The Distributed EV3 system would consist mostly of classic LEGO bricks, with several of the bricks containing processors inside. These processors would communicate to a common server (most likely a laptop) using WiFi, eliminating the need for wires and a brick. These processors would be able to run sensors and motors, allowing the user more flexibility in designing robotic projects. This model also allows the user to make projects where the components do not need to maintain any proximity amongst each other. This change allows the user to explore possibilities that were not feasible before. For example, one can have an alarm in one's room triggered by a sensor at the door, or one can measure the temperature at home while at work.
The prototype built hosts the server on a laptop written in LabVIEW. The server is always waiting for new actuators or sensors to connect, and when they do, they are assigned a unique connection while the program is running. After this point all components act like the currents sensors and motors do in the EV3, with the only difference being communication follows TCP/IP protocol instead of serial. Intelligence is centralized on the server, but there is capacity of spreading it out throughout the all LEGO bricks.
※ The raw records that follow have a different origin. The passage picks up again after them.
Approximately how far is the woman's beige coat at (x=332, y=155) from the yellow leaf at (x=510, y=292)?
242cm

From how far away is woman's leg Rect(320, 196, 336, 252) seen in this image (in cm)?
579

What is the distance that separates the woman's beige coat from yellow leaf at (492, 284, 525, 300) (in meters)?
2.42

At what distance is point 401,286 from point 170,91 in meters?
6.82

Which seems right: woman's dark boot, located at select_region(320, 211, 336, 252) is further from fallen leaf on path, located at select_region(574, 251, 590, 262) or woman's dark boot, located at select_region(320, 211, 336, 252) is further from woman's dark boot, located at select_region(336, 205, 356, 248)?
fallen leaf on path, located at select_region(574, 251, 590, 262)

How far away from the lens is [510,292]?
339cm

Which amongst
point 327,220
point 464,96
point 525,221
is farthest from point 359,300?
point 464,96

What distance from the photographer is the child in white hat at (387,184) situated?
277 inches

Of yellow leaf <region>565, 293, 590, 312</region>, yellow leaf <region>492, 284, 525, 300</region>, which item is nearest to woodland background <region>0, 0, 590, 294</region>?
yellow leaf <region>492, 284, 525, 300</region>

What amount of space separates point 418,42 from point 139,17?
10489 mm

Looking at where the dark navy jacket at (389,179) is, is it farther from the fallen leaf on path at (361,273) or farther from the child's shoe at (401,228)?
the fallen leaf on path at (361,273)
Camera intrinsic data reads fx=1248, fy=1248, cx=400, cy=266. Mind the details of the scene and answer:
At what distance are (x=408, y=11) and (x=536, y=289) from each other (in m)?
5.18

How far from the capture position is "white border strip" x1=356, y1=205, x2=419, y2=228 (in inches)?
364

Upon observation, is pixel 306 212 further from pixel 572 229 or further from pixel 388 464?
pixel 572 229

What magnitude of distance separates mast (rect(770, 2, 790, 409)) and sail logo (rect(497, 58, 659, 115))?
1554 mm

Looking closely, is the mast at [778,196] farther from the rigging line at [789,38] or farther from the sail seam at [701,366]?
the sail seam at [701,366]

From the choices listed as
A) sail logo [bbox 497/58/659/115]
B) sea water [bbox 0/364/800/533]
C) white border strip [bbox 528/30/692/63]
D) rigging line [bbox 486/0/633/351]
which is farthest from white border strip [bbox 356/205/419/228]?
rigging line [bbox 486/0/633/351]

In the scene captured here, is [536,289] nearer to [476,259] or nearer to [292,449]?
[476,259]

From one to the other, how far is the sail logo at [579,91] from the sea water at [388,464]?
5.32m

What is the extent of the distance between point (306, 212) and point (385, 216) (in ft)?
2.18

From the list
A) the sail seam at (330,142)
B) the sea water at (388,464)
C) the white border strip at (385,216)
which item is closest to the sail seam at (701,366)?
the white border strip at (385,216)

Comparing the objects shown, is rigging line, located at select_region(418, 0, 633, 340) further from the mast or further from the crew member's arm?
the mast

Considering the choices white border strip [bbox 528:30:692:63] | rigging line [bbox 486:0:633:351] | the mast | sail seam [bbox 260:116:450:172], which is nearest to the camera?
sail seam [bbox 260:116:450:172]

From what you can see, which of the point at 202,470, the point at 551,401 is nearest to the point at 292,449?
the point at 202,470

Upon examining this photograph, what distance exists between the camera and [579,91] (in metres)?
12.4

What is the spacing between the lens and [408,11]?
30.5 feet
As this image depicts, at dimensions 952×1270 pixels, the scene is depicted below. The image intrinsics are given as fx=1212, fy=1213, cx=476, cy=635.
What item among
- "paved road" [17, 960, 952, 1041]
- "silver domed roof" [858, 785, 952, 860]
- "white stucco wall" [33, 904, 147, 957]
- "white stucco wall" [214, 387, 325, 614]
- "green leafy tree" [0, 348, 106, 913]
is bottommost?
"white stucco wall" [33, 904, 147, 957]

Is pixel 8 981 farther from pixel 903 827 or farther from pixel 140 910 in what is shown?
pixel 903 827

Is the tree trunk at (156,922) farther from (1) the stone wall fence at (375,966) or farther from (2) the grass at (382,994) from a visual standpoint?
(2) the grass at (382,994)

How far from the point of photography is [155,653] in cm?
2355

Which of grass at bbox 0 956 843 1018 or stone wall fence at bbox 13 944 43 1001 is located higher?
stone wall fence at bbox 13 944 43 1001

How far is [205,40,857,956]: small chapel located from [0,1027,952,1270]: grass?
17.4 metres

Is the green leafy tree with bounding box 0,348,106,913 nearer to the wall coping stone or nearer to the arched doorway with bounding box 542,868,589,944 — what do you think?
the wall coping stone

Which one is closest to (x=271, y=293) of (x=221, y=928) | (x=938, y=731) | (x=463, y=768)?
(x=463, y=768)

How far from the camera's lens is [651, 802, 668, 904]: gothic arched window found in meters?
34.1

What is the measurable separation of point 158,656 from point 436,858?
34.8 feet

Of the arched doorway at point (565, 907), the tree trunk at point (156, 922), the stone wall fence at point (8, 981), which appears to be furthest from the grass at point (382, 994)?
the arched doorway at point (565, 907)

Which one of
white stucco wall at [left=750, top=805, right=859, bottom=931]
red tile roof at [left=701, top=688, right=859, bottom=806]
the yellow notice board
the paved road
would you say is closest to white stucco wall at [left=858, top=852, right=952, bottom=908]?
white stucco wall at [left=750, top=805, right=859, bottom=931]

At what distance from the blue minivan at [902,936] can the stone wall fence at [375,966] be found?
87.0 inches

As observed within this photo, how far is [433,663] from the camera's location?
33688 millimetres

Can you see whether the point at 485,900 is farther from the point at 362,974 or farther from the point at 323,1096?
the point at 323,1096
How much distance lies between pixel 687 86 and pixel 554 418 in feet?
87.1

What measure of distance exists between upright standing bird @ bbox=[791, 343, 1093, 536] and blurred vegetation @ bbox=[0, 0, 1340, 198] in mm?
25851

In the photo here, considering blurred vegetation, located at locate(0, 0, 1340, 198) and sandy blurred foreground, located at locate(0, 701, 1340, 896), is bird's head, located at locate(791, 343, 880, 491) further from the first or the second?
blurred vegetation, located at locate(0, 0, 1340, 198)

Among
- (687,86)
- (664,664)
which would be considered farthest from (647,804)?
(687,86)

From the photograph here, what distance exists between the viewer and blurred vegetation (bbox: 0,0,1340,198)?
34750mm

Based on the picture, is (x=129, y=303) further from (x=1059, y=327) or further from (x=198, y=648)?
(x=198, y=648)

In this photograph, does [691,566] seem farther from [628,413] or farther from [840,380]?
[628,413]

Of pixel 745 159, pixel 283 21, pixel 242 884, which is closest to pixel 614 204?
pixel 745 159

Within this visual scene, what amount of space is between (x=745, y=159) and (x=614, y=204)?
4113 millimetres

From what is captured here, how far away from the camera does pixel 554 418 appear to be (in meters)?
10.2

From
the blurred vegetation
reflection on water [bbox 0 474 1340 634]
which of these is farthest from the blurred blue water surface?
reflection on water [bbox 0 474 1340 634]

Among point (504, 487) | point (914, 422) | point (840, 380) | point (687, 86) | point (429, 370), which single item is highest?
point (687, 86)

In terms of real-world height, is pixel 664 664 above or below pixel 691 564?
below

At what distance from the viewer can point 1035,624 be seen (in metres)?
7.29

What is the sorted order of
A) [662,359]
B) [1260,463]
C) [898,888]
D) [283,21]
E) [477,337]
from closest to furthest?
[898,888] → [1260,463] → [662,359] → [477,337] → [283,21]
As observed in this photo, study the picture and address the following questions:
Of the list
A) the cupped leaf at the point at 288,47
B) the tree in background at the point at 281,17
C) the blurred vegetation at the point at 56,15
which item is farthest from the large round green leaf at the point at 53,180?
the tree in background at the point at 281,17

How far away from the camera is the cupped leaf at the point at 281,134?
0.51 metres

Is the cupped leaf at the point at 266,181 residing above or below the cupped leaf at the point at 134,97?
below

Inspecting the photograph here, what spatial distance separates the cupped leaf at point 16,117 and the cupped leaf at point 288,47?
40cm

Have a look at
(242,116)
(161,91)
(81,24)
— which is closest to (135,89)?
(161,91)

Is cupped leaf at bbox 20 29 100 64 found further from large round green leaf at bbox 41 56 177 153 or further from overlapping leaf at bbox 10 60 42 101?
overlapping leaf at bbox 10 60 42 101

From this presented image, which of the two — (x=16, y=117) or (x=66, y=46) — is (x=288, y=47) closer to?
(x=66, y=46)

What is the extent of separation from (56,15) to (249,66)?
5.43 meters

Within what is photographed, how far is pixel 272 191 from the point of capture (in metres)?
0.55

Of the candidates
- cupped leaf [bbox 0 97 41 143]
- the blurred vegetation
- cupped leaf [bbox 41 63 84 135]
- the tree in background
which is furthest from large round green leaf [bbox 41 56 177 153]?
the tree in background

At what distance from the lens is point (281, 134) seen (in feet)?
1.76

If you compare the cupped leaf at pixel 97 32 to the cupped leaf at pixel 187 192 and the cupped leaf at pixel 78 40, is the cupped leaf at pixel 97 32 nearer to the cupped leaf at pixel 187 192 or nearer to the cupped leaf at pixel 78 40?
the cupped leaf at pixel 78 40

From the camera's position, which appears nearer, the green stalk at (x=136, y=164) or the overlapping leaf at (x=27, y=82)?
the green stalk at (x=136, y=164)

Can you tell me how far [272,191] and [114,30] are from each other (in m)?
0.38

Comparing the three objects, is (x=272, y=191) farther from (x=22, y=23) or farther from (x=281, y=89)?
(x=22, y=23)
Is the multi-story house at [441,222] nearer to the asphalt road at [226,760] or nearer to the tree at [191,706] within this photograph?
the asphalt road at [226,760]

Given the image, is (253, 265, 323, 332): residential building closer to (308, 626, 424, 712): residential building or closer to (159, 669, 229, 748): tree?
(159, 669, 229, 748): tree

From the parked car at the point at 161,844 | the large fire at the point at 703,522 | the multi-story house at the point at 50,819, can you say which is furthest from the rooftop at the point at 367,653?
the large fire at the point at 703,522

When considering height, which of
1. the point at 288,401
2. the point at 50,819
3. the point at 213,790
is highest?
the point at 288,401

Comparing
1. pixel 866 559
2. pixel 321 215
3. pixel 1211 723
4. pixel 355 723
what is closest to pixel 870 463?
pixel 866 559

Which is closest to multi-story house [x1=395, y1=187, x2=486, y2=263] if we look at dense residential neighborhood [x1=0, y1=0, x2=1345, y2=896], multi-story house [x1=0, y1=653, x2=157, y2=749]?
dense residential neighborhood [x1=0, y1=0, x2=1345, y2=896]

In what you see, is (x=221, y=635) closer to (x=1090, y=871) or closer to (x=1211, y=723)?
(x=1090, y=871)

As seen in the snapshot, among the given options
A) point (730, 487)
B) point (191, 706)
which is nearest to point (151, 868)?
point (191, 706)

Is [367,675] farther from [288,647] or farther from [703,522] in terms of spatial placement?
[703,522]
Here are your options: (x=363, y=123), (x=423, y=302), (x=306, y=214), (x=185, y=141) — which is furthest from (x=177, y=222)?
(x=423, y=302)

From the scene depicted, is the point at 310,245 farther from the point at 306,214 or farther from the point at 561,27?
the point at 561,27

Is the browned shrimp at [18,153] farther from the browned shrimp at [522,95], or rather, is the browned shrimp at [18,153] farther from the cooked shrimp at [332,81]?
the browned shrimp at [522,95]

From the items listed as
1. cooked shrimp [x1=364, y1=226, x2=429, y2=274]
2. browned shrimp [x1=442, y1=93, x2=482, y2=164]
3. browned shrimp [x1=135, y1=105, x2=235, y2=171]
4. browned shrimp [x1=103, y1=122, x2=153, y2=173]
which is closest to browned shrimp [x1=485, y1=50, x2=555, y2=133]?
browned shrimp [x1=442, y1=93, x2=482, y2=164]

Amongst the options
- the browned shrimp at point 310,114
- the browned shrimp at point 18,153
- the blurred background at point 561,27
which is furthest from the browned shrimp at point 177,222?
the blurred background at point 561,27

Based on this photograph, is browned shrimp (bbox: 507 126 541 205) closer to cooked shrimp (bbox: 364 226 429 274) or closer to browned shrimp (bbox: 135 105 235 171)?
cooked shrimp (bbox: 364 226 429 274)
The LEGO brick is double the size of a normal 2x4 brick (4x8). It contains a small processor, a battery, a charging port, an on-off switch as well as either a sensor or an actuator. Space within a brick is very limited as the aforementioned components along with wiring must be fitted inside the brick. Large scale production of such LEGO bricks would minimize the size of all components, allowing either the use of many sensors within a brick or making the bricks smaller. The prototype model contains bricks that sense light, sound and touch ans a brick with a buzzer.